──────── TRECHO DA PÁGINA

Mediadora: Juçara Dutra, Secretária de Justiça e Direitos Humanos do RS
Dias 04 a 05 de abril
Diálogos - ¨Do golpe a redemocratização: caminhos do Brasil¨.
Local: Arena montada no Memorial do Rio Grande do Sul/ Museu dos Direitos Humanos do Mercosul, Praça da Alfândega.
Dia 04
10h – 12h – Painel: De Jango ao Golpe.
Palestrantes:
Christopher Goulart – Neto do Presidente João Goulart
Juremir Machado da Silva – Jornalista, cronista e professor da Faculdade de Comunicação da Pontifícia Universidade Católica do RS.
Maria Celina D’Araújo – Professora de História da Pontifícia Universidade Católica do RJ.
Nadine Borges – Comissão da Verdade RJ. Advogada e Professora na Universidade Federal Fluminense, atualmente faz parte da Comissão Nacional da Verdade. Foi coordenadora da Comissão Especial sobre Mortos e Desaparecidos Políticos (CEMDP).
Pedro Simon – Senador da República e Ex-Governador do Estado do Rio Grande do Sul.
Mediadora: Mecedes Cànepa – Professora Doutora de Ciência Política da UFRGS e Conselheira do Cdes-RS.
14h – 17h – Painel: Ditadura, Democracia e Gênero.
Palestrantes:
Céli Regina Pinto – Professora de História na Universidade Federal do Rio Grande do Sul. Integra a Comissão Estadual da Verdade no RS. Desenvolve pesquisa na área de Ciência Política enfatizando temas como o feminismo.

────────────────

*TAREFAS:*
1) Copie do trecho da página a passagem que vai de "Nadine Borges –" até "como o feminismo.".
2) As afirmações abaixo estão de acordo com o trecho da página? Responda sim ou não a cada uma e cite as palavras do trecho que decidem a resposta. (a) Christopher Goulart é neto do Presidente João Goulart. (b) Maria Celina D'Araújo é professora da UFRGS. (c) A arena do evento fica na Praça da Alfândega.
3) Quais são todos os palestrantes do painel "De Jango ao Golpe" listados no trecho da página?

──────── ITENS FORNECIDOS

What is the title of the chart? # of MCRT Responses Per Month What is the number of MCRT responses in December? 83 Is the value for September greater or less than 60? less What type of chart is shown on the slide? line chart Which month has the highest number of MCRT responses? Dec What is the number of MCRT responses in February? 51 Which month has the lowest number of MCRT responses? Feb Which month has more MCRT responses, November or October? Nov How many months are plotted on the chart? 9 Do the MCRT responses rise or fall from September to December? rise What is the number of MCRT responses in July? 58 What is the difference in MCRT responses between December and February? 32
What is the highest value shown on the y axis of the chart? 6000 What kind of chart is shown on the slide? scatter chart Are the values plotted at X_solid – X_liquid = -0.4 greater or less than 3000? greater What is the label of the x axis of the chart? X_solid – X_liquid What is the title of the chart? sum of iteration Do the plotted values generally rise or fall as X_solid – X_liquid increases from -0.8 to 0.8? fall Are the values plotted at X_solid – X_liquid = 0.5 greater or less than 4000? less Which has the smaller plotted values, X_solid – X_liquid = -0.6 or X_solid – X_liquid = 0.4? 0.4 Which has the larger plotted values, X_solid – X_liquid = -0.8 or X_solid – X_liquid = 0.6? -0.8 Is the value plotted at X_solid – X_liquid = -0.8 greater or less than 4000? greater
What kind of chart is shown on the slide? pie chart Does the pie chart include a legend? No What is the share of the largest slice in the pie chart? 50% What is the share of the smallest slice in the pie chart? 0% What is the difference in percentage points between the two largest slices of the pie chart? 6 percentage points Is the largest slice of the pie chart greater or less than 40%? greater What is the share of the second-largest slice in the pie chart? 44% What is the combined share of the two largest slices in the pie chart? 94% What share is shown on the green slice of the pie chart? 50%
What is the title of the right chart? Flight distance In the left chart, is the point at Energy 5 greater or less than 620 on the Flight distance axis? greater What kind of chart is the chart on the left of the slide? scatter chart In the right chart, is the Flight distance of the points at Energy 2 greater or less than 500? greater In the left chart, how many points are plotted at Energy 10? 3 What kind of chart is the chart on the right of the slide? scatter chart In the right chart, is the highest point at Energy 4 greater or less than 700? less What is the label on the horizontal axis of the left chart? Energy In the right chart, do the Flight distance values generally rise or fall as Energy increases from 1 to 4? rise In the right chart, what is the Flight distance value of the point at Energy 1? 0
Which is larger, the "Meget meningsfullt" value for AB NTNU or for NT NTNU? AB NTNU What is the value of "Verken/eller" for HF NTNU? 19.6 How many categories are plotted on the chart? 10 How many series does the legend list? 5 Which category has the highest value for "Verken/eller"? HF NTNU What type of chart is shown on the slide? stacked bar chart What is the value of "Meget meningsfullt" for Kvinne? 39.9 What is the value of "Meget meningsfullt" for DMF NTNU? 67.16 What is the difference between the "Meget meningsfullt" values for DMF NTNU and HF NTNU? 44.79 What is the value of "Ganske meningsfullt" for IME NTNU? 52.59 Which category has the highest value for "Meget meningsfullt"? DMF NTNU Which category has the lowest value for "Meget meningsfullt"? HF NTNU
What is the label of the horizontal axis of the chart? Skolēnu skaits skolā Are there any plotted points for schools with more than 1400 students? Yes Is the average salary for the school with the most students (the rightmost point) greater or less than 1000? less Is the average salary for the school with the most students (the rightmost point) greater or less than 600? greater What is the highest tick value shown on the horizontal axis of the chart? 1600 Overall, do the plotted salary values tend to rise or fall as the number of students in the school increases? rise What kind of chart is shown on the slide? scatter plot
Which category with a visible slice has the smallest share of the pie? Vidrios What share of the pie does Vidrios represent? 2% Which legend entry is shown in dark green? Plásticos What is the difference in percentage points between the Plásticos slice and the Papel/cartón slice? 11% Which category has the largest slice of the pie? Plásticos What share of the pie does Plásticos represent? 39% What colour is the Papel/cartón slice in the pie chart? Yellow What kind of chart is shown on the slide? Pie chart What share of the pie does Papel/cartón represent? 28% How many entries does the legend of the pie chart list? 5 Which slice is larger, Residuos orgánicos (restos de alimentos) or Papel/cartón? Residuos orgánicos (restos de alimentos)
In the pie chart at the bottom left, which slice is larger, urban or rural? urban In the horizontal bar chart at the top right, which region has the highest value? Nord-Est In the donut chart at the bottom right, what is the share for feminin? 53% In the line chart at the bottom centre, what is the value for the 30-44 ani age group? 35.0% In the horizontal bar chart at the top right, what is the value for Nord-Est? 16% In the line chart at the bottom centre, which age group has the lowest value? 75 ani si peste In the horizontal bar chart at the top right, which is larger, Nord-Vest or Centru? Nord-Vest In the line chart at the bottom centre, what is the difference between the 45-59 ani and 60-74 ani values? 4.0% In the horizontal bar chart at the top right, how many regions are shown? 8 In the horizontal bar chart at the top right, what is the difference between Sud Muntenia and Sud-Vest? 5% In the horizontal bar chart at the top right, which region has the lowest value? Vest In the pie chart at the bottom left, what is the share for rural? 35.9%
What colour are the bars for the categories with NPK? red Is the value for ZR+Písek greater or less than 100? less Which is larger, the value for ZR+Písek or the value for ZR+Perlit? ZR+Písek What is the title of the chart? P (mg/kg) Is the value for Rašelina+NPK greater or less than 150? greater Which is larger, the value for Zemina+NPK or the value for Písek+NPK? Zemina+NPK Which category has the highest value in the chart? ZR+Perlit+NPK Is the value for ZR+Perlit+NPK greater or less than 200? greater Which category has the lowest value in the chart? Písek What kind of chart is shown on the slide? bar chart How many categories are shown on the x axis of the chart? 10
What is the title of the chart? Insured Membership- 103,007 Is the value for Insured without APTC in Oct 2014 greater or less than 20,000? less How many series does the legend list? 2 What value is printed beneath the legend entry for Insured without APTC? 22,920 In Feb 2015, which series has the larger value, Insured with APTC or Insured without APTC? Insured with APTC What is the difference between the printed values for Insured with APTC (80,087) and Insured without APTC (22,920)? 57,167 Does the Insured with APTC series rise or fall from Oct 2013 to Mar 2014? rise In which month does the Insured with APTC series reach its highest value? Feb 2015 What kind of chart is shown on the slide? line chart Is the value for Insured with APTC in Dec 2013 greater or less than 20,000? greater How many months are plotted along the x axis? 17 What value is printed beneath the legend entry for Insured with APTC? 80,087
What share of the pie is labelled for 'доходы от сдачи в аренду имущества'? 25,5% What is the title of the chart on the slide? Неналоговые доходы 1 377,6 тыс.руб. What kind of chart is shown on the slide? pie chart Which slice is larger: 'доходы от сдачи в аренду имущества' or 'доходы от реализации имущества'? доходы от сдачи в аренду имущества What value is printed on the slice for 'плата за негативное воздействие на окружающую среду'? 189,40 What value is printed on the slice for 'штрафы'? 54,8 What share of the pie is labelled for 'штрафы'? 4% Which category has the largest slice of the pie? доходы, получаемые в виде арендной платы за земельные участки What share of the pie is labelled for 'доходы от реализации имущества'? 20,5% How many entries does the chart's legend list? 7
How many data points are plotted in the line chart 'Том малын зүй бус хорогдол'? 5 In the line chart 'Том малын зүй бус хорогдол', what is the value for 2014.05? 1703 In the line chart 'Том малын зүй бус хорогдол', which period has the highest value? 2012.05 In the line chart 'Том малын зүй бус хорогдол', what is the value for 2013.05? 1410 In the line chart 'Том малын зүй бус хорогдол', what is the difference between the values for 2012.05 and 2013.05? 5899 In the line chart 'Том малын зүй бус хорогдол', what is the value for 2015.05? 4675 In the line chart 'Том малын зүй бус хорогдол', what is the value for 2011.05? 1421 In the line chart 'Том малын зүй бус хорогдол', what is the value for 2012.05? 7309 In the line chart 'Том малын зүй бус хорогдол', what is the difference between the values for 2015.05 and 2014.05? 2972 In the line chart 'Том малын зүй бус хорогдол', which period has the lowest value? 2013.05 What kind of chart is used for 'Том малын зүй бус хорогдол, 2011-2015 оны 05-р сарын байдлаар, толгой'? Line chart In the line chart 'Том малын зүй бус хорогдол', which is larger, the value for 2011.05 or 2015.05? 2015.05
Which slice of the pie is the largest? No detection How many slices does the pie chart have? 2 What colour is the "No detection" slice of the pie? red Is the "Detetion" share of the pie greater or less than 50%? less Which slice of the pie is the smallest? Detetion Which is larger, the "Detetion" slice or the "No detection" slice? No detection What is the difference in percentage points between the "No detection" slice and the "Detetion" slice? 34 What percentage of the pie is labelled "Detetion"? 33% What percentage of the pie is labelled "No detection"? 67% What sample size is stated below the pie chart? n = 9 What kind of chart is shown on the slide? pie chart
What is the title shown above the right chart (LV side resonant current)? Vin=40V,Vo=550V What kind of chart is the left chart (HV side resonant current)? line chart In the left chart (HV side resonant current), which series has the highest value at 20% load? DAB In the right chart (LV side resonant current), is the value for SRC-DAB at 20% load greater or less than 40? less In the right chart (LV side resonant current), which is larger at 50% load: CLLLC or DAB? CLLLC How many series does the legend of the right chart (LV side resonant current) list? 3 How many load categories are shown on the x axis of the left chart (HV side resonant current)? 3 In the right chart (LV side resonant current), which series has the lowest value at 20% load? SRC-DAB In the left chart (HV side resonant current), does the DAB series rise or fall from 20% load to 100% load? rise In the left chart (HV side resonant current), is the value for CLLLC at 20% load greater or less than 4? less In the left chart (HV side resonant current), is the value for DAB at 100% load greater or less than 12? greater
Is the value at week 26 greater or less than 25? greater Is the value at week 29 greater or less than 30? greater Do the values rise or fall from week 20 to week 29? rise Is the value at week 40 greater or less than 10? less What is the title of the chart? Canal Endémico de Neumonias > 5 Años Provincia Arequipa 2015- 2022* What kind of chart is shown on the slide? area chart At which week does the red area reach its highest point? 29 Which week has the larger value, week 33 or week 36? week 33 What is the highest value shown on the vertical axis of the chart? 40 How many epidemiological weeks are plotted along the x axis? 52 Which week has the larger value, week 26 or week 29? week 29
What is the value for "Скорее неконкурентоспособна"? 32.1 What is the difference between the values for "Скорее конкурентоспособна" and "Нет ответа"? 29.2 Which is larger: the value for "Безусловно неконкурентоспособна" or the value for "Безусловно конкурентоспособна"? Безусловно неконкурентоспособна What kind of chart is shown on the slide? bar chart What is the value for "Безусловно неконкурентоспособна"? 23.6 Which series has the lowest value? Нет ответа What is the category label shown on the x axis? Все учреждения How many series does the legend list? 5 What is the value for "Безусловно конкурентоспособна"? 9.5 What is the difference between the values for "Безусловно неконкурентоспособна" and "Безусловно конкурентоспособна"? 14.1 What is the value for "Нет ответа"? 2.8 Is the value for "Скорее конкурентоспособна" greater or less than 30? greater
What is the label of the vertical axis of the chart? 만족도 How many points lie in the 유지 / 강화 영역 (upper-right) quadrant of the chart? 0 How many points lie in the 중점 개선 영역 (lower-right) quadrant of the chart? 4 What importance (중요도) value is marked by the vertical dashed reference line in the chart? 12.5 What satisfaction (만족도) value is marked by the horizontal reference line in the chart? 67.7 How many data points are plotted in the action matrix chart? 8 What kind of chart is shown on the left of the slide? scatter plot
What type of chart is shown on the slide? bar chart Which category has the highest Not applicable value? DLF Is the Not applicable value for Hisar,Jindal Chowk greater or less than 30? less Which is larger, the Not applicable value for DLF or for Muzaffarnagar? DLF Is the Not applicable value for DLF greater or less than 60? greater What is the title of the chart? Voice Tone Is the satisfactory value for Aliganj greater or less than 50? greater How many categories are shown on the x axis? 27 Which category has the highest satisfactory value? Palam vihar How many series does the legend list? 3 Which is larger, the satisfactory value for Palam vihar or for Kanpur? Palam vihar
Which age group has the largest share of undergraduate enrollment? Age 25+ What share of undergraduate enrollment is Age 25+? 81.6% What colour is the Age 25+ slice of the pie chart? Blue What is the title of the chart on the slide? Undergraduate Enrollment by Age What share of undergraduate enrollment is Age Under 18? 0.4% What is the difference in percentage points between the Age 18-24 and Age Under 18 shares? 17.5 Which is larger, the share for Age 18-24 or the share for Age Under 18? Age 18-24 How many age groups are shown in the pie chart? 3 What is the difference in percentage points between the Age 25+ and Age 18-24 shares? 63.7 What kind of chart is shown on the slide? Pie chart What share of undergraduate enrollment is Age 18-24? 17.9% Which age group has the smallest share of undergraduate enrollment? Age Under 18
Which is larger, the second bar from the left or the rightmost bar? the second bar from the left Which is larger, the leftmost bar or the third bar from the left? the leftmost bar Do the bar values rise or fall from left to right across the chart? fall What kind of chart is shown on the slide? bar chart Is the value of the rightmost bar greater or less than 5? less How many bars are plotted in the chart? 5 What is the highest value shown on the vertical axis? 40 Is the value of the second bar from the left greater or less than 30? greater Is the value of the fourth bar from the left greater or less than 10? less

────────────────

*RESPOSTAS POR ITEM:*
1)
Nadine Borges – Comissão da Verdade RJ. Advogada e Professora na Universidade Federal Fluminense, atualmente faz parte da Comissão Nacional da Verdade. Foi coordenadora da Comissão Especial sobre Mortos e Desaparecidos Políticos (CEMDP).
Pedro Simon – Senador da República e Ex-Governador do Estado do Rio Grande do Sul.
Mediadora: Mecedes Cànepa – Professora Doutora de Ciência Política da UFRGS e Conselheira do Cdes-RS.
14h – 17h – Painel: Ditadura, Democracia e Gênero.
Palestrantes:
Céli Regina Pinto – Professora de História na Universidade Federal do Rio Grande do Sul. Integra a Comissão Estadual da Verdade no RS. Desenvolve pesquisa na área de Ciência Política enfatizando temas como o feminismo.

2)
(a) Sim: "Christopher Goulart – Neto do Presidente João Goulart".
(b) Não: "Maria Celina D’Araújo – Professora de História da Pontifícia Universidade Católica do RJ."
(c) Sim: "Local: Arena montada no Memorial do Rio Grande do Sul/ Museu dos Direitos Humanos do Mercosul, Praça da Alfândega."

3) Christopher Goulart, Juremir Machado da Silva, Maria Celina D’Araújo, Nadine Borges e Pedro Simon.